Forêt-Noire en bouteille... épilogue
Bonjour,
Comme je l'écrivais précédemment, la Forêt-Noire a (heureusement) su diversifier son savoir-faire en dehors des bons gâteaux crémeux, des coucous ridicules et du non moins discret et seyant Bollenhut.
Le vignoble du Bade s'étend entre la vallée du Rhin et la Forêt-Noire, sur près de 130 kms. Une région plus arrosée que l'Alsace, dont les meilleurs vins sont naturellement issus des versants orientés sud.
L'autre particularité veut que les "bons vins" soient aussi originaires des terroirs majoritairement volcaniques, alors que le loess compose la majorité des terroirs exploités.
On y cultive principalement du spätburgunder (ou pinot noir en français), müller-thurgau (du nom du prof qui l'a mis au point), grauburdunger (pinot gris, véritable spécialité du Bade).
La route (principale) des vins badois démarre à la sortie de Baden-Baden, pour se terminer, en pointillés, aux portes d'Offenburg (une cinquantaine de kms balisés, avec les discrets panneaux ci-dessus). Elle a, par endroits, de quoi faire pâlir notre belle route des vins d'Alsace...

* _ÉNONCÉ_
Poursuivez le billet sur le vignoble du Bade en reprenant juste après sa dernière phrase.

* _DONNÉES FOURNIES_
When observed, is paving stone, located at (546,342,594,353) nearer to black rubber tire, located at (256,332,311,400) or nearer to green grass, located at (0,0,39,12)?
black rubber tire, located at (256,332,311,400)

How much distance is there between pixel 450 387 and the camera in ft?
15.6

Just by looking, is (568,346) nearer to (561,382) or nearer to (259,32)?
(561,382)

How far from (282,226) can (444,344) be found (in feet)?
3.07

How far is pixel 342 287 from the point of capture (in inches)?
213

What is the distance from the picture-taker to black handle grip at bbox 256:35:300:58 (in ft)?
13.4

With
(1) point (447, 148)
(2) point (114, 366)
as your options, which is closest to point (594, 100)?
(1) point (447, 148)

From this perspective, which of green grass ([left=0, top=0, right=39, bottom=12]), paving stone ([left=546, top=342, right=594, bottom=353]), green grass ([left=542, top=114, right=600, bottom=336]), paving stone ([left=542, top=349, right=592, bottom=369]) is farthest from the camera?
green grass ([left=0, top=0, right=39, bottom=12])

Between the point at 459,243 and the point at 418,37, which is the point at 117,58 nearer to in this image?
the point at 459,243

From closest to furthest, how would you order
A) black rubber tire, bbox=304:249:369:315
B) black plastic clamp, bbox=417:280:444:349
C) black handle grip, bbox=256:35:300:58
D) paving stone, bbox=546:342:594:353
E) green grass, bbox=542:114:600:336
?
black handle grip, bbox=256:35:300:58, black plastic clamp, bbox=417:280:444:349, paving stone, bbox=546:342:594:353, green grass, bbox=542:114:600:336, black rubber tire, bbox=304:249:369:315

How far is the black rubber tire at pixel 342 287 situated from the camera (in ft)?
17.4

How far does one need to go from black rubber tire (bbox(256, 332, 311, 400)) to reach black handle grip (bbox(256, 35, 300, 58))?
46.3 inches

* _RÉSULTAT_
Le vignoble badois quant à lui, s'étend de Weinheim au nord, jusqu'aux rives des lacs de Constance et du Bodensee, au sud.
Dans beaucoup de pays (de tradition viticole) visités, je commence souvent par acheter du vin en supermarché.
Histoire de situer "qualitativement" les daubes "petites expressions" disponibles en GMS (et inconsciemment, pouvoir comparer avec celles de nos "têtes de gondoles"). Ensuite, j'écume les cavistes, piochant dans l'offre locale disponible.
La différence qualitative n'était, pour une fois, pas super franche entre les deux sources (sur la même gamme de prix).
J'oserais même dire que les vins goûtés en supermarché n'avaient même pas à rougir face à ceux testés chez les cavistes. La majorité des vins coûtent entre 5 & 10 € (guère plus au supermarché). Quelques cuvées de luxe flirtent avec les 20 € chez les cavistes.
J'ai démarré mon apprentissage local par les rouges. J'ai assez rapidement renoncé à ces derniers. En effet, les différents spätburgunder dégustés étaient souvent de grosses caricatures bourguigno-alsaciennes, très boisées, extraites au possible.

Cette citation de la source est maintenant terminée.